Die Europäische Verordnung über In-vitro-Diagnostika (IVDR) ist seit dem 26. Mai 2017 in Kraft und hatte ihren Geltungsbeginn wie ursprünglich angekündigt am 26. Mai 2022. Trotz immenser Verzögerungen bei der Installation der notwendigen Infrastruktur und der Umsetzung der IVDR hielt der Gesetzgeber am Geltungsbeginn fest. Dies war für die betroffenen Hersteller überraschend, denn während die Europäische Kommission zu Beginn der Corona-Pandemie besonnen reagierte und den Geltungsbeginn der Medizinprodukte-Verordnung (MDR) umgehend um ein Jahr auf den 26. Mai 2021 verschob, entschied sie sich bei der IVDR lediglich zu einer Änderungsverordnung und führte verlängerte Übergangsfristen ein, die an die Risikoklasse der Produkte im Januar 2022 angelehnt sind [1].
Somit war der zeitliche Abstand zwischen dem jeweiligen Geltungsbeginn MDR und IVDR von zwei Jahren auf nur ein Jahr geschrumpft. Dies führte zu weiteren Engpässen bei den Benannten Stellen, denn der wohlbedachte Abstand wurde eigentlich dafür benötigt, zunächst den größten Teil der Medizinprodukte konform zur MDR zu erklären, bevor die Benannten Stellen mit den Verfahren für die In-vitro-Diagnostika starteten.
Die Änderungsverordnung für die IVDR führte zu weiteren Verzögerungen, da die Benannten Stellen nun erst noch damit beauftragt waren, ein letztes Mal EG-Konformitätserklärungen im Rahmen der IVD-Richtlinie (IVDD) zu erstellen. Hersteller mit Produkten laut Anhang II der IVDD benötigten neue Zertifikate, um die neuen Übergangsfristen auch ausnutzen zu können.
Wo steht das regulatorische System nun ca. drei Monaten nach Geltungsbeginn und wie ist die Perspektive für die Hersteller von In-vitro-Diagnostika?

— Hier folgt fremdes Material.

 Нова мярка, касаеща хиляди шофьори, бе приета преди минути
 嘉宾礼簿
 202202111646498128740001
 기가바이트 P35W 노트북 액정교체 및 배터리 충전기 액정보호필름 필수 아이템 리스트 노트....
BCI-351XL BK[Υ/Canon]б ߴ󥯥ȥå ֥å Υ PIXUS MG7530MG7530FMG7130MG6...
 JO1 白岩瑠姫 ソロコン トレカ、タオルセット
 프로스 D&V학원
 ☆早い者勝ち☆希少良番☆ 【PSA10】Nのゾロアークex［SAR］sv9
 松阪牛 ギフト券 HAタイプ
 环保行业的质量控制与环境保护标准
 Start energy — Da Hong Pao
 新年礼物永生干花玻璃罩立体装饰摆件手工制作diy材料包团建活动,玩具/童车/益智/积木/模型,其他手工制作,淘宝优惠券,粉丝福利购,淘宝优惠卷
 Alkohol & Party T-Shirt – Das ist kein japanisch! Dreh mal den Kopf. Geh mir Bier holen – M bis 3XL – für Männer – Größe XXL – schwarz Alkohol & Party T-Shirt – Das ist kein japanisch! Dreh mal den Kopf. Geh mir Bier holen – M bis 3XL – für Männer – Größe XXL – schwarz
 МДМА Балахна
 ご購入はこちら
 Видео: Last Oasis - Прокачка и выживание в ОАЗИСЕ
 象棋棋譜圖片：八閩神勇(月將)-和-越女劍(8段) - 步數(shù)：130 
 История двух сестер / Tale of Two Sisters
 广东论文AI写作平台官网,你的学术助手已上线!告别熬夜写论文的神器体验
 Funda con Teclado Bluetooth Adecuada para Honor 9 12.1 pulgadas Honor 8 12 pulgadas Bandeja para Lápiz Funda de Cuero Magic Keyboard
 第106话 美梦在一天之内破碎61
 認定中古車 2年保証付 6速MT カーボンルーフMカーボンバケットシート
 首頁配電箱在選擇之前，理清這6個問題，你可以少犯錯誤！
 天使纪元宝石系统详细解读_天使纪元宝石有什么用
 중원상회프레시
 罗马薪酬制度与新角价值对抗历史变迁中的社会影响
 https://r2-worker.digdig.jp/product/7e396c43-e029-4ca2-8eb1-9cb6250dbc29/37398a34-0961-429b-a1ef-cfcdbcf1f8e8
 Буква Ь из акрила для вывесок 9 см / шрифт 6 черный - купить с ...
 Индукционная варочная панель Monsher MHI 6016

Regulatorische Rahmenbedingungen
Inzwischen sind die notwendigen Anpassungen im nationalen Medizinprodukterecht durch das Medizinprodukte-EU-Anpassungsgesetz (MPEUAnpG), das Gesetz zur Änderung des Medizinprodukterecht-Durchführungsgesetzes sowie weiterer Gesetze (MPDG-ÄndG) erfolgt. Da es sich bei der IVDR um eine europäische Verordnung handelt, ist diese im Gegensatz zur damaligen In-vitro-Diagnostika-Richtlinie 98/79/EG unmittelbar in den Mitgliedsstaaten gültig und bedarf nicht der Umsetzung in nationales Recht. Lediglich Anpassungen der nationalen Gesetze sind notwendig [2].
Neben den gesetzlichen Vorgaben werden kontinuierlich weitere Guidance-Dokumente der Medical Device Coordination Group (MDCG) veröffentlicht. Diese sollen helfen, die Auslegung der gesetzlichen Anforderungen zu präzisieren.
Damit steht für die IVDR nun ein sehr umfänglicher Gesetzesrahmen mit einer 204-seitigen EU-Verordnung (englische konsolidierte Fassung) zur Verfügung. Für Deutschland sind weitere 13 angepasste Gesetze und Verwaltungsvorschriften sowie 28 MDCG-Guidance-Dokumente zu beachten, die Hersteller, Behörden und nicht zuletzt die Benannten Stellen lesen, verstehen und umsetzen müssen [3].
Notwendige Infrastruktur
Benannte Stellen
Derzeit haben für die IVDR nur sieben von 22 bzw. nach Austritt des Vereinigten Königreichs aus der EU noch 18 Benannte Stellen den langwierigen Benennungsprozess erfolgreich durchlaufen, die für die IVD-Hersteller unter der IVDD zur Verfügung stehen (Tab. 1).